> [The problem]:
Using the book review, explain in one to three sentences why its writer regrets that the book contains no work on signed languages.

> [Document section]:
::::::::::

In contrast to the above studies that focus on complexity as absolute, system complexity, the chapters by Szmrecsanyi & Kortmann (chapter 5), Peter Trudgill (chapter 7), and Kaius Sinnemäki (chapter 9) look at complexity from an L2 learners' perspective. They thus define complexity as degree of difficulty of acquisition. These studies show that societal variables such as community size, network density and amount of contact may influence a language's structure. Comprehension studies by Ngoni Chipere (see chapter 12) show that there are individual differences within a community in the processing of complex sentences. Surprisingly, these studies show that L2 learners are in fact more accurate than native speakers in such cases. In fact, Chipere's studies do not only challenge the idea of constant linguistic complexity across individuals, but at the same time they make one question the robustness of the Critical Period in the syntactic domain.
Evaluation This book presents papers by leading researchers in the field of linguistic complexity, most of whom have published monographs or edited volumes on the topic before. (See for instance Dahl 2004; Miestamo, Sinnemäki & Karlsson 2008; Trudgill forthcoming.) This edited volume can therefore serve as a first introduction to the issue of language complexity, but also as an update for those who are more familiar with the research. In general, the papers are well-written and although definitions vary widely, they are made explicit in each chapter. In fact, the variety of ways in which linguistic complexity is investigated makes the case against equal complexity across languages much more compelling than any of the individual work would by itself.
The question whether linguistic complexity (language) may be a gradual phenomenon also plays a role in sign linguistics. For instance, home sign - communication by deaf children without a conventional language model - displays evidence of linguistic structure (Goldin-Meadow 2003). Moreover, the comparison of different cohorts of a well-documented, young signed language in Nicaragua showed linguistic conventionalisation patterns over just a few decades (Senghas, Kita, & Ozyurek 2004). Recently, so-called village sign languages - young signed languages of relatively isolated, small communities with a high percentage of hearing non-native signers - are receiving more attention in sign linguistics (Meir, Sandler, Padden, & Aronoff in press). The present book, however, contains neither work nor references to research on signed languages. This is a pity, especially because many of these languages' histories can be traced. As such village sign languages would form a perfect testing ground for theories which implicate sociolinguistic factors in the development of language complexity.

::::::::::

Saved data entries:
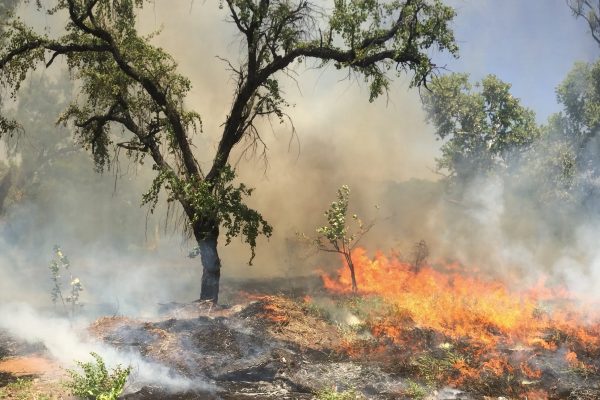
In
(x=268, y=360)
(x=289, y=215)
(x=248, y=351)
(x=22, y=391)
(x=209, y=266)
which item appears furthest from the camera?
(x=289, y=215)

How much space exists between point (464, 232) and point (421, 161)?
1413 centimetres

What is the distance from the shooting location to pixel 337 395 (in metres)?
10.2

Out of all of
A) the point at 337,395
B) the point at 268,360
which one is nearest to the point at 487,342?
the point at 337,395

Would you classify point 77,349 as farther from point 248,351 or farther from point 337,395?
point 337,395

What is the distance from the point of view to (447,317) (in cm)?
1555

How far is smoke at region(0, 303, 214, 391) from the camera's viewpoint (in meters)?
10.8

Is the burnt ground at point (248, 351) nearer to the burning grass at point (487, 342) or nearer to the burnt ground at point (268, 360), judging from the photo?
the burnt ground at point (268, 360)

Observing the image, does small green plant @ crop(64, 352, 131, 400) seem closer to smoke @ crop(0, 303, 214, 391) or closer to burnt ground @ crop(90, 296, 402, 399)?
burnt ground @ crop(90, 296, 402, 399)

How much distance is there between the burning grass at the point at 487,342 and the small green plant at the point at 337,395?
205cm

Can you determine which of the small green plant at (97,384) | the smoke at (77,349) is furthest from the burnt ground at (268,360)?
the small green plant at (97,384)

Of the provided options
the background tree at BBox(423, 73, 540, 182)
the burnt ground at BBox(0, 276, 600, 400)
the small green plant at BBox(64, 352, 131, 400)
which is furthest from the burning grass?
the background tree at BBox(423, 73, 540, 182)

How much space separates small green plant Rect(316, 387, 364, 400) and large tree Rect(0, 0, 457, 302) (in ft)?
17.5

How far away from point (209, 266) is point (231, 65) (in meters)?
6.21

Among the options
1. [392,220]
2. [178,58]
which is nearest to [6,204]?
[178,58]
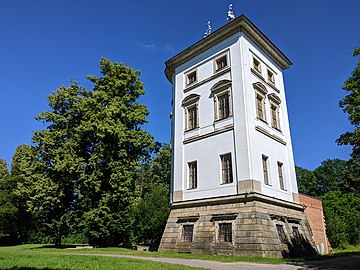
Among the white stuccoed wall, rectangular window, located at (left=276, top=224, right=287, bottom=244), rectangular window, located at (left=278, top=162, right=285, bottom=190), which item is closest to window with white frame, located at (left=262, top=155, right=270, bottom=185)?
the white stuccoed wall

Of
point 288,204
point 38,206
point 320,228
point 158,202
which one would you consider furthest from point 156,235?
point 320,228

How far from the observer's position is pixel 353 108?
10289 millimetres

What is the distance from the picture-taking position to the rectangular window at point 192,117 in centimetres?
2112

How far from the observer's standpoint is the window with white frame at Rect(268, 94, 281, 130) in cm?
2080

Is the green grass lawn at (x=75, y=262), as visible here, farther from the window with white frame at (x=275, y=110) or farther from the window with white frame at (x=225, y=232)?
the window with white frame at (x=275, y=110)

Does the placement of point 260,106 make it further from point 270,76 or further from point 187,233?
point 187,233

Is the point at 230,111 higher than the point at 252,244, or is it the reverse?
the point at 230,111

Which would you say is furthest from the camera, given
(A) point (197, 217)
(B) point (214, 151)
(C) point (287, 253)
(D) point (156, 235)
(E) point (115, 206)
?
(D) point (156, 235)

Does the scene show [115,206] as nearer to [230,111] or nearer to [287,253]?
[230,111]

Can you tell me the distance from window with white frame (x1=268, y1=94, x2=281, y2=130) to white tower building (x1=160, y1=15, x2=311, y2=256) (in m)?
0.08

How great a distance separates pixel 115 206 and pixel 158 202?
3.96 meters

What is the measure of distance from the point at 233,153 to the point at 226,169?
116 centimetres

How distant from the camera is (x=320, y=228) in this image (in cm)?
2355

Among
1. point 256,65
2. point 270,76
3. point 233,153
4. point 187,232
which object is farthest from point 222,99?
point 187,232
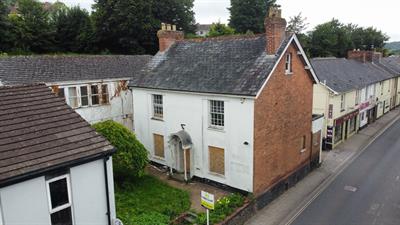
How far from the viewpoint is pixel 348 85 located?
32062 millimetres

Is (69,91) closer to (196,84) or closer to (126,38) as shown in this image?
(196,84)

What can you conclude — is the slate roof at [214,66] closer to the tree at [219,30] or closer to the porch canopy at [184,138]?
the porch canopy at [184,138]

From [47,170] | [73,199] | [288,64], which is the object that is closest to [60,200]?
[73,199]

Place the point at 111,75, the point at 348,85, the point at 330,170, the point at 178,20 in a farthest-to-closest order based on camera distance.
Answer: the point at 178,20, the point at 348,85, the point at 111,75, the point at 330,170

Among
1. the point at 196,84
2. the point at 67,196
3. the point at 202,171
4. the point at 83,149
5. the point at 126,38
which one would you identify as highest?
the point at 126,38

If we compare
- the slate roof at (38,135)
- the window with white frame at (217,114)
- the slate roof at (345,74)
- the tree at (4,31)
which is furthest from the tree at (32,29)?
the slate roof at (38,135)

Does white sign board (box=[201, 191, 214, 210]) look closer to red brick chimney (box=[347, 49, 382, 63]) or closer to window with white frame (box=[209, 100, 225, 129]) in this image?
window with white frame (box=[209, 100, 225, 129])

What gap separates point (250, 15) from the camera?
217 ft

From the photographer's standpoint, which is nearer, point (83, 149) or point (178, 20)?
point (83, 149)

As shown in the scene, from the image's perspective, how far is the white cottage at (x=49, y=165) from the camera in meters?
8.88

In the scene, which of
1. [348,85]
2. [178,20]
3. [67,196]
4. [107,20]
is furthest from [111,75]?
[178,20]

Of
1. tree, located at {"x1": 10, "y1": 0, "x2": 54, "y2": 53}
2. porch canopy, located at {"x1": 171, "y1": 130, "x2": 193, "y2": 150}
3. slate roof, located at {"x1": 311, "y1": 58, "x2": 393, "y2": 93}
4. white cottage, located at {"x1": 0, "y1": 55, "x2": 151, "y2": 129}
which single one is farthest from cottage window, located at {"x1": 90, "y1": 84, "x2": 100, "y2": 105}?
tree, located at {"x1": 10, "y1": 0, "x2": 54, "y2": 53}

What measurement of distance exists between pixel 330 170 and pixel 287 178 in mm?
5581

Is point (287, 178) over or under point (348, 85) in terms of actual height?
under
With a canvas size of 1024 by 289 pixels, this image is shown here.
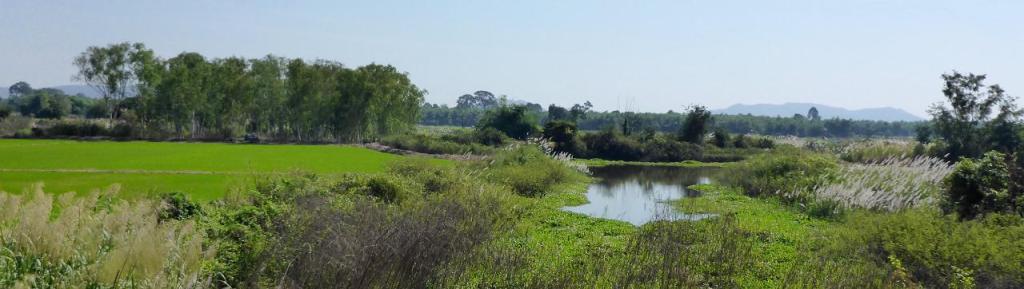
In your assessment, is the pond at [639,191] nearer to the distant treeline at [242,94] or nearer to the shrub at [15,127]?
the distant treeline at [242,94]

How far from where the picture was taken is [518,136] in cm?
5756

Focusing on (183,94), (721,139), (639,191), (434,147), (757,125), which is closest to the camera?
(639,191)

::::::::::

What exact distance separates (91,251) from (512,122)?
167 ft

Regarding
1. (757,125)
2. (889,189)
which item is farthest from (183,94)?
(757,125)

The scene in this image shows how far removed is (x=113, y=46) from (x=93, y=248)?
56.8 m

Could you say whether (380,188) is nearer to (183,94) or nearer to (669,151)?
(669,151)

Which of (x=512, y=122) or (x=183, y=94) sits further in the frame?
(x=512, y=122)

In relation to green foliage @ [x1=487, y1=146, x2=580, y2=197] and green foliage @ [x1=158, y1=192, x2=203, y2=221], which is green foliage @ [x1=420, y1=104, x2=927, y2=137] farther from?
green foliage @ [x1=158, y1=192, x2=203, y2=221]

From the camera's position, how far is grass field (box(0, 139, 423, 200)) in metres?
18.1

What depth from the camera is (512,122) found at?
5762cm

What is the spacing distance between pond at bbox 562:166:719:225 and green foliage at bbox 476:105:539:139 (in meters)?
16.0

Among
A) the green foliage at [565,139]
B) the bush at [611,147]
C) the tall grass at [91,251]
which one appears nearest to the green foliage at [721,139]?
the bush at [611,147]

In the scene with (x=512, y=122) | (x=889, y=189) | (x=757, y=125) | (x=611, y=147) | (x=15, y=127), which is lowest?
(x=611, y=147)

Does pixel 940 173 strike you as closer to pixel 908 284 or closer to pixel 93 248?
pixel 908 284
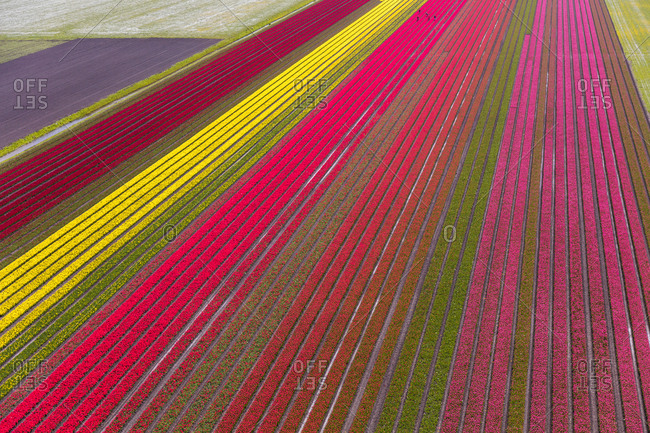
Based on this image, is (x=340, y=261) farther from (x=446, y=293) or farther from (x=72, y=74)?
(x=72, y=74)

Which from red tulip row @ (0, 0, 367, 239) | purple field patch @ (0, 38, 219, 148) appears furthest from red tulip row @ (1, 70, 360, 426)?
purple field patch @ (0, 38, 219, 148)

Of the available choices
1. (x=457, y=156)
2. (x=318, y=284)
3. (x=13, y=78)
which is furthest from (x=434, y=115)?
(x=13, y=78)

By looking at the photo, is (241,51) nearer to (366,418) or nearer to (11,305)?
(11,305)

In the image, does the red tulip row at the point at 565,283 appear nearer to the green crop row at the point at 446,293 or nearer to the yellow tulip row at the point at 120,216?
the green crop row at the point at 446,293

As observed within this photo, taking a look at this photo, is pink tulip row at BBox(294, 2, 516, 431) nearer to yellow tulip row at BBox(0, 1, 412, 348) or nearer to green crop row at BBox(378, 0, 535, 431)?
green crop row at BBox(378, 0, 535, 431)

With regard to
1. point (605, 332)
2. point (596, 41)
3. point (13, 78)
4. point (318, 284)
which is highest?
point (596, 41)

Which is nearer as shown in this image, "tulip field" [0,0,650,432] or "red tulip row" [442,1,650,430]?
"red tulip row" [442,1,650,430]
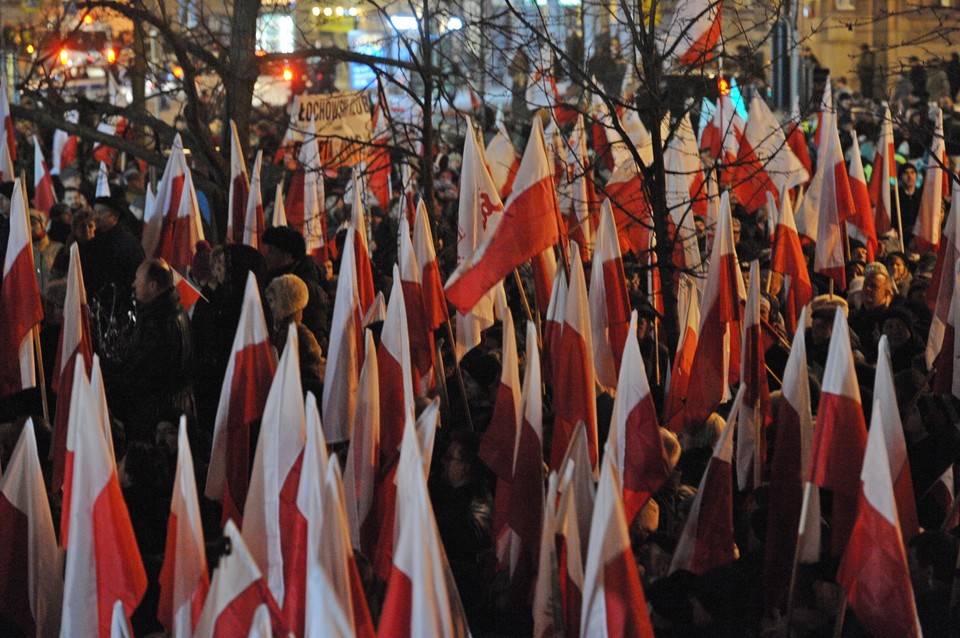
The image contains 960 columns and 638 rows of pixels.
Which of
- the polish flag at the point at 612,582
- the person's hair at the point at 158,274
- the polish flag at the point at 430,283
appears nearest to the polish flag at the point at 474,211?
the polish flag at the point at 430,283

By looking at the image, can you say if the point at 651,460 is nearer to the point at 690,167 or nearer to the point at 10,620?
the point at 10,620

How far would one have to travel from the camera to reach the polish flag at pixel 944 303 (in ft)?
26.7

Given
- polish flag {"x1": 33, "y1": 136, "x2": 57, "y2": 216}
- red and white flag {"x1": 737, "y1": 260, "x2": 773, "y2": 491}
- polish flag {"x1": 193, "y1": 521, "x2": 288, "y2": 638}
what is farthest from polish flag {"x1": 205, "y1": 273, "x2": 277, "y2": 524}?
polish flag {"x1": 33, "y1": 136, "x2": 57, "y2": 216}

::::::::::

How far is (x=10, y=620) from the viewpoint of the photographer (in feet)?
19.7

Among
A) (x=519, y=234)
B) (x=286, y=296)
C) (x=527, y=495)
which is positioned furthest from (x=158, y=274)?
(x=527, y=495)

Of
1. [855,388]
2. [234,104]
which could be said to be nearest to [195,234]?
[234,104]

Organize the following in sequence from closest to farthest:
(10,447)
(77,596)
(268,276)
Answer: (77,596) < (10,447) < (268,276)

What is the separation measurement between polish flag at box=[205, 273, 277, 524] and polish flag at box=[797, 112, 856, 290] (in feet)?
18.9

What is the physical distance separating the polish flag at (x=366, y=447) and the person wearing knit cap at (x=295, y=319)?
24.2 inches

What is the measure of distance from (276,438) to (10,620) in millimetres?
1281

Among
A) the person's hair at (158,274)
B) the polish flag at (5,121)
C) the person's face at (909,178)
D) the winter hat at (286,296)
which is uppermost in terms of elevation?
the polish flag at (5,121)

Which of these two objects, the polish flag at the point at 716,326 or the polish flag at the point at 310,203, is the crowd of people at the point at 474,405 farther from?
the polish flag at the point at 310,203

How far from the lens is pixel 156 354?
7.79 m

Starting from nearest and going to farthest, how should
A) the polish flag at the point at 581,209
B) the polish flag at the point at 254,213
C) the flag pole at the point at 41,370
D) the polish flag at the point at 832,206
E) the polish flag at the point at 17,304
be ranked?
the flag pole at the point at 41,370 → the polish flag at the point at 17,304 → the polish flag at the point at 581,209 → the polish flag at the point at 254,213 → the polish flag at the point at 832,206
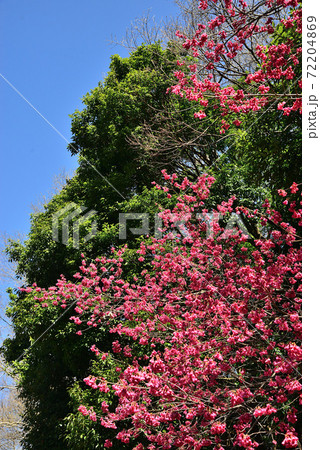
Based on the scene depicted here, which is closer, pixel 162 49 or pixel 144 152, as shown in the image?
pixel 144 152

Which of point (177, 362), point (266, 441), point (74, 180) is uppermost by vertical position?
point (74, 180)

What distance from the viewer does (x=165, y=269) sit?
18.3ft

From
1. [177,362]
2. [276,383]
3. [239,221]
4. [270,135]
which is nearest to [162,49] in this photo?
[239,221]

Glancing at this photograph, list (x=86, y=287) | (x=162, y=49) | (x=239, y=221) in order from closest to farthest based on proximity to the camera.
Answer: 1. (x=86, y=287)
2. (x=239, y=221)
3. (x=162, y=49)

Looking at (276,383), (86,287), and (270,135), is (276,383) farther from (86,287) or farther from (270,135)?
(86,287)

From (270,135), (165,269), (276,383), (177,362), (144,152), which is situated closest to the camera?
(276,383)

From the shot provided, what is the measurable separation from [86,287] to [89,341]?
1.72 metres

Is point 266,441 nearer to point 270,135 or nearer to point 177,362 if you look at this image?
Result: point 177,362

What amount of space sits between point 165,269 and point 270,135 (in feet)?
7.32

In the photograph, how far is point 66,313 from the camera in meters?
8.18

::::::::::

> [Output of the task]:
The reviewer finds the omission a pity because the histories of many signed languages can be traced. Village sign languages would therefore be a perfect testing ground for theories that link sociolinguistic factors to the development of language complexity.